When most of the women cross the street to avoid her path, or refuse to meet her gaze, Clementine rolls her shoulders back and picks her chin up higher.

“Independence is what I’ve got.” She tells her reflection in front of the Chinese shop window, smoothing her hands across her bodice. Inside, the air is heavy and damp, and the men don’t refuse her entrance or her money. Her coins are good, and she doesn’t mind their foreign skin and the oiled braids that is their hair. She likes these dens, likes that for once the men inside aren’t focused on her at all. Likes the long pipes and the sweet, sweet smoke.




One night, there’s a man waiting for her. He leans against the window with a bulking frame, large like an ox. He smells like the buckskin jacket, and Clementine almost vomits right then and there. With the help of a Bowie knife, he peels an orange all in one strip, and that’s what she remembers most vividly. “Clem.” Like spitting something out of his mouth.

“Pa.” She says, or maybe she didn’t.

(She knows she screamed - when the warmth of blood across her cheek ripped through her shock. Making enough ruckus eventually caused a stir. The Madame didn’t like men who bruised and battered her girls, lowering their chances of making a profit, and the mustache man was good muscle.)

He crosses the room in three strides, a seemingly impossible feat. The blade isn’t cold at all but hot and sticky from the fruit flesh. Clementine pushes her fingers at his face, trying to get at his eyes, but he’s larger today – somehow – and it isn’t fair. She’s got thighs but they don’t help now, and he seems to have eighteen hands, shoving and groping and pulling. She gets a flood of memories the opium usually keeps at bay and chokes a little on her fear.

At the time, his breath stank of gin and potatoes. Not like the orange, because he never did eat it, but the smell of one now makes her face hurt.



It takes her a month to heal decent, but the scar isn’t clean or little. It’s pink and angry and glares against her skin until she feels like discarded meat from the butcher. Another girl, she tells her that she’s lucky – he could have taken the eye or shredded her mouth. Nobody would pay for a girl like that.

Her amount of regulars decline anyway.
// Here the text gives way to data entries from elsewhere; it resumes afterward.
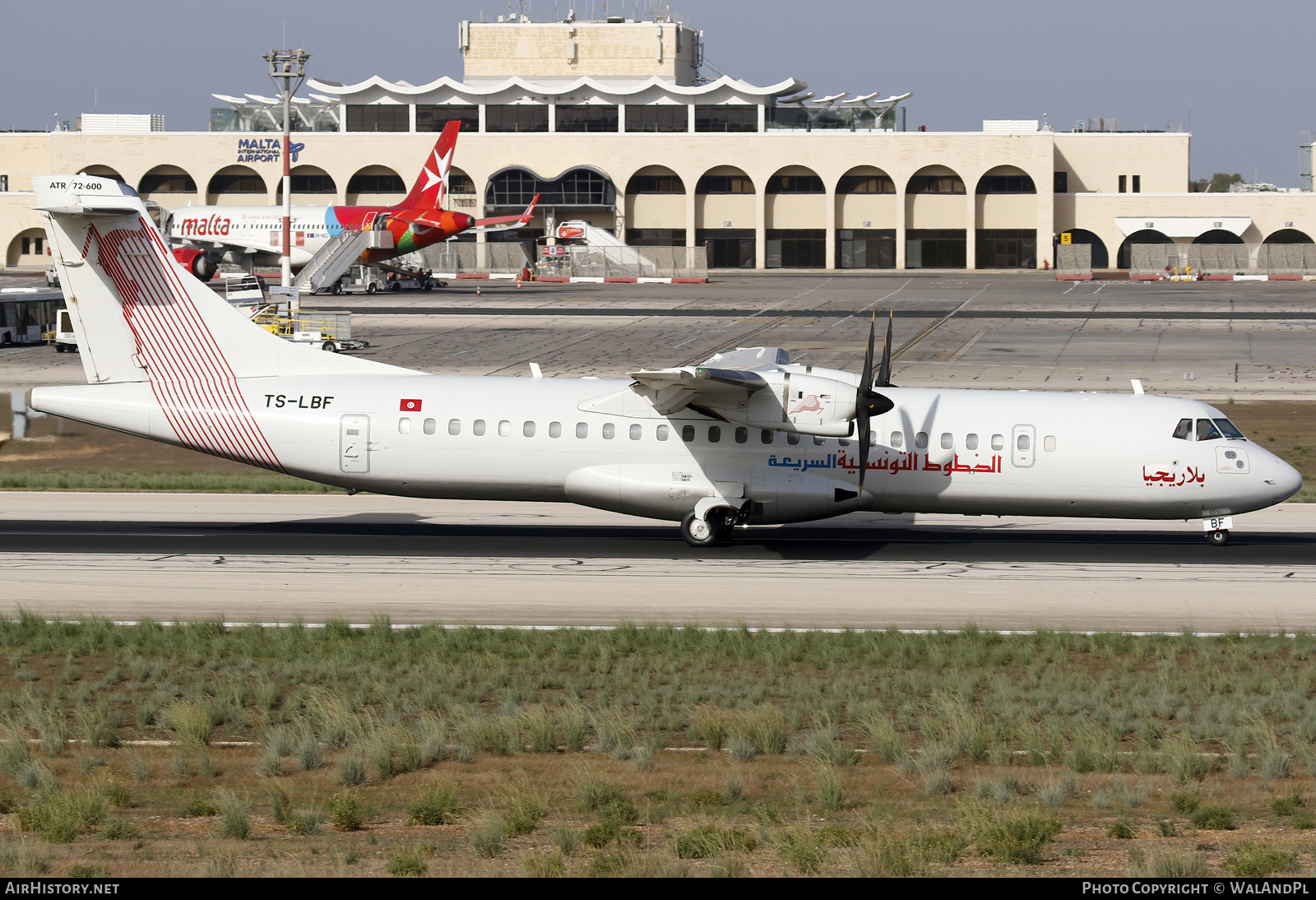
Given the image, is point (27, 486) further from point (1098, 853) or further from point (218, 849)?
point (1098, 853)

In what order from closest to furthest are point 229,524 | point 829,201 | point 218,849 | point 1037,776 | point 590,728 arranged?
point 218,849 < point 1037,776 < point 590,728 < point 229,524 < point 829,201

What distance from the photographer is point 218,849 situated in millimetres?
12492

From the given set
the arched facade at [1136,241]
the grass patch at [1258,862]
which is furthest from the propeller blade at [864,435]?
the arched facade at [1136,241]

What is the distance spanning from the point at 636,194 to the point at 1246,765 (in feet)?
392

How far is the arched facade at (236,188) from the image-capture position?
432ft

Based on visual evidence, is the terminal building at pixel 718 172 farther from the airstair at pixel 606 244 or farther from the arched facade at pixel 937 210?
the airstair at pixel 606 244

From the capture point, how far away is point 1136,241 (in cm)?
13200

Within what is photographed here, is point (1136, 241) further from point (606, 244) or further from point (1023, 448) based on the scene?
point (1023, 448)

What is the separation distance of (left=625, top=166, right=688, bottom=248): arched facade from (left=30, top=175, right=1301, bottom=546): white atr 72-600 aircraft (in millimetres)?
105072

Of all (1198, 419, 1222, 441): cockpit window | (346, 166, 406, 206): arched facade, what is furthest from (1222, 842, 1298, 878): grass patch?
(346, 166, 406, 206): arched facade

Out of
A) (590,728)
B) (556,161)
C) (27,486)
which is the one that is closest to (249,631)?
(590,728)

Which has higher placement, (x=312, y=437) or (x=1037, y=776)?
(x=312, y=437)

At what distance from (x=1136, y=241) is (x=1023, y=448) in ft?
372

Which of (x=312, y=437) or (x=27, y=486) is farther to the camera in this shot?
(x=27, y=486)
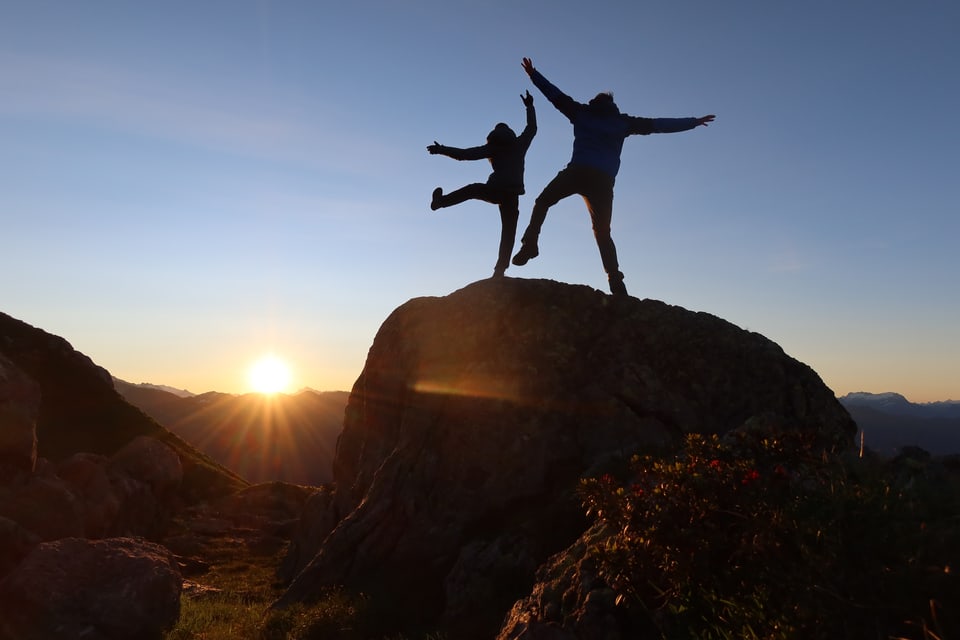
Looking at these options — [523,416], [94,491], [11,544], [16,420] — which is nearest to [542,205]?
[523,416]

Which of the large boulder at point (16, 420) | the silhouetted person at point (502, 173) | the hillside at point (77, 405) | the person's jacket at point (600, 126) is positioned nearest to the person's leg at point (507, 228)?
the silhouetted person at point (502, 173)

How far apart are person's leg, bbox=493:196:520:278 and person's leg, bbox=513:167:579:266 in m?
0.95

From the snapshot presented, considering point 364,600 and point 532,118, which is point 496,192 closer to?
point 532,118

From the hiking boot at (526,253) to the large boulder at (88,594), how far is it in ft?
35.8

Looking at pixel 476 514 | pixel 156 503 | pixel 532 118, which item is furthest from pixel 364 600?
pixel 156 503

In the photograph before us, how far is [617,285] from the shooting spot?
15516mm

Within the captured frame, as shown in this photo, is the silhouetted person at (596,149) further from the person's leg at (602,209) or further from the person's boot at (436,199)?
the person's boot at (436,199)

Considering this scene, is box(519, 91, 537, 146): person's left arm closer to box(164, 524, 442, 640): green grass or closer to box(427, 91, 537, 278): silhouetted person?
box(427, 91, 537, 278): silhouetted person

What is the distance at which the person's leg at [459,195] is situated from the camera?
1616 cm

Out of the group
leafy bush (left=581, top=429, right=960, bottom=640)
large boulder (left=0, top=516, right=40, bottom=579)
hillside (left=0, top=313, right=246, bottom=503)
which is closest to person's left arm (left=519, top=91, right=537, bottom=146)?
leafy bush (left=581, top=429, right=960, bottom=640)

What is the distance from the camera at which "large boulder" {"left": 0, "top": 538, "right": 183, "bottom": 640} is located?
11.9 metres

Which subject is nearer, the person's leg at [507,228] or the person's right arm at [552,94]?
the person's right arm at [552,94]

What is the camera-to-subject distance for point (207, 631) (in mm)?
12664

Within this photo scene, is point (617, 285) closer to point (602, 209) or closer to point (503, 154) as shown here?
point (602, 209)
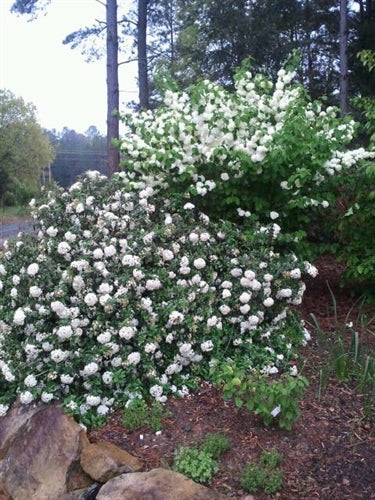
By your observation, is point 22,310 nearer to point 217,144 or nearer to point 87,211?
point 87,211

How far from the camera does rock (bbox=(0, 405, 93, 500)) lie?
278cm

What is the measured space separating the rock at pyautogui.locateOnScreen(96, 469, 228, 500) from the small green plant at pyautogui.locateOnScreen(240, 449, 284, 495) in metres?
0.15

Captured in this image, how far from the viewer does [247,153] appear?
443 centimetres

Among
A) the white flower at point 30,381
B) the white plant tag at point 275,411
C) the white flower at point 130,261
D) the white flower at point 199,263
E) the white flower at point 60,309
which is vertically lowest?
the white plant tag at point 275,411

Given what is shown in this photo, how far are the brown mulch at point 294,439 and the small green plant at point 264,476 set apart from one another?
0.12 ft

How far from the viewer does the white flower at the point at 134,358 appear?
3193 mm

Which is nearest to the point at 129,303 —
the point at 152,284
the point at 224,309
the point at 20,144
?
the point at 152,284

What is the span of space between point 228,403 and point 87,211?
184cm

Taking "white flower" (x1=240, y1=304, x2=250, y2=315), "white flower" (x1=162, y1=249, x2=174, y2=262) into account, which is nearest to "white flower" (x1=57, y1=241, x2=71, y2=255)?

She spends more money in the Chinese dens, and if the women hadn’t looked at her before they certainly don’t know.

“Independence.” She reminds herself, adjusting the fall of her hair to the left side of her face.



There’s a woman that passes the saloon daily. Clementine notices her after she’s been working for a while, a year or two after the incident. She has hair in a strict bun, hard to see, but Clementine thinks her own has more red. Less golden-copper. She has books with her, papers, and the young boys Clementine sometimes teases will occasionally tip their hats to the woman.

Nobody knows much about her when, out of boredom or curiosity, Clementine asks. The Madame tells her that she’s the new schoolteacher for the town and wags a thick finger at a tall sun-weathered man near the stairs. “Her husband.” She accompanies the declaration with a nudge to her side, and Clementine feels it like a sharpness under her ribs.